Traditional medical and psychiatric codes of ethics (e.g., those of the American Medical Association, Canadian Medical Association, American Psychiatric Association, Canadian Psychiatric Association, American Academy of Psychiatry and the Law, and Canadian Academy of Psychiatry and the Law5,–,10) cover broad areas but are not specific enough in resolving the ethics dilemmas that may confront correctional mental health workers daily. Some of these, although referred to as guidelines, provide guidance on a balancing approach but rarely on the specific problems encountered by correctional mental health workers. Consequently, the expectations of the dual roles and responsibilities may reduce to a set of common values, norms, and obligations applicable to correctional and forensic contexts.11 Changing roles between ethics stances from one day to the next does not, however, resolve the dilemma.
Empathy and Detached Concern
In a paper discussing empathy in forensic psychiatry, my colleagues and I theorized that the concept of detached concern could be applied to forensic psychiatry.12 Derived conceptually from the term forensic empathy suggested by Kenneth Appelbaum, we proposed the applicability of detached concern, first developed by Halpern,13,14 to forensic psychiatry. We posited that this provides a means of using empathy in a forensic examination while maintaining objectivity and detachment and concluded that it is commensurate with the ethics guidelines, which state that striving for objectivity and honesty is the goal. I suggest this concept also applies to correctional psychiatry, given that correctional psychiatry has elements of both general and forensic psychiatry. The capacity to measure the amount of concern in the situation is an important element of correctional psychiatry.

RAW DATA:
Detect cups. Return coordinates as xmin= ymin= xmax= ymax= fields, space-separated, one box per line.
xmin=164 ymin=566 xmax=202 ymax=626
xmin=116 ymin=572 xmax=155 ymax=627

TASK 1:
Answer these questions using the passage on ethics in correctional psychiatry.
(a) What limitation of traditional medical and psychiatric codes of ethics does the passage identify?
(b) From which term, suggested by Kenneth Appelbaum, was the proposal of detached concern derived?
(c) Who first developed the concept of detached concern?
TASK 2:
Extend the passage on ethics in correctional psychiatry, beginning after its final sentence.

WRITTEN REPLY 1:
(a) They cover broad areas but are not specific enough in resolving the ethics dilemmas that may confront correctional mental health workers daily.
(b) Forensic empathy.
(c) Halpern.

WRITTEN REPLY 2:
Dual Role
Trestman noted that restricting the person’s liberty presents society with many inherent ethics challenges.15 He stated that incarceration intrinsically challenges the ethics of psychiatrists working in these settings. Ward framed the conflict as community protection versus the welfare of the individual offender.16 He saw this as a clash of roles and their constituent values. Glaser extended this argument, conceptualizing that some treatment interventions, such as treatment of sex offenders in prisons, are more ethically coherent if understood as forms of punishment.17,18 He argued, controversially, that cognitive restructuring as a form of treating sex offenders, which inherently causes distress and guilt, places societal benefits above those of the individual. He emphasized consideration of general norms of human rights and dignity as applicable in forensic and correctional situations. Ward justified this by arguing there is no intention to inflict suffering.16 Levenson and D’Amora19 stated that psychiatrists in the correctional context also undertake a variety of treatment modalities that are indisputably differentiated from punishment. I concur with this position. In my experience, most sex offenders who engage in treatment want treatment and give informed consent, which acknowledges that, as sometimes occurs in other treatments, there is some discomfort involved in the treatment process.
Similarly, in 2004, Day and others20 noted that the treatment is justified because the client is helped in the client’s rehabilitation. Ward posited four ways that correctional psychiatrists can navigate these ethics complexities, including single-code primary mental health (clinical concerns are prioritized), single-code criminal justice (facility concerns are prioritized), balancing approaches, and hybrid approaches.16 Beauchamp and Childress21 invited physicians to consider autonomy, justice, beneficence, and nonmaleficence as the four guiding principles and then consider each situation in light of their obligations to individuals that they are assessing or treating and to other parties.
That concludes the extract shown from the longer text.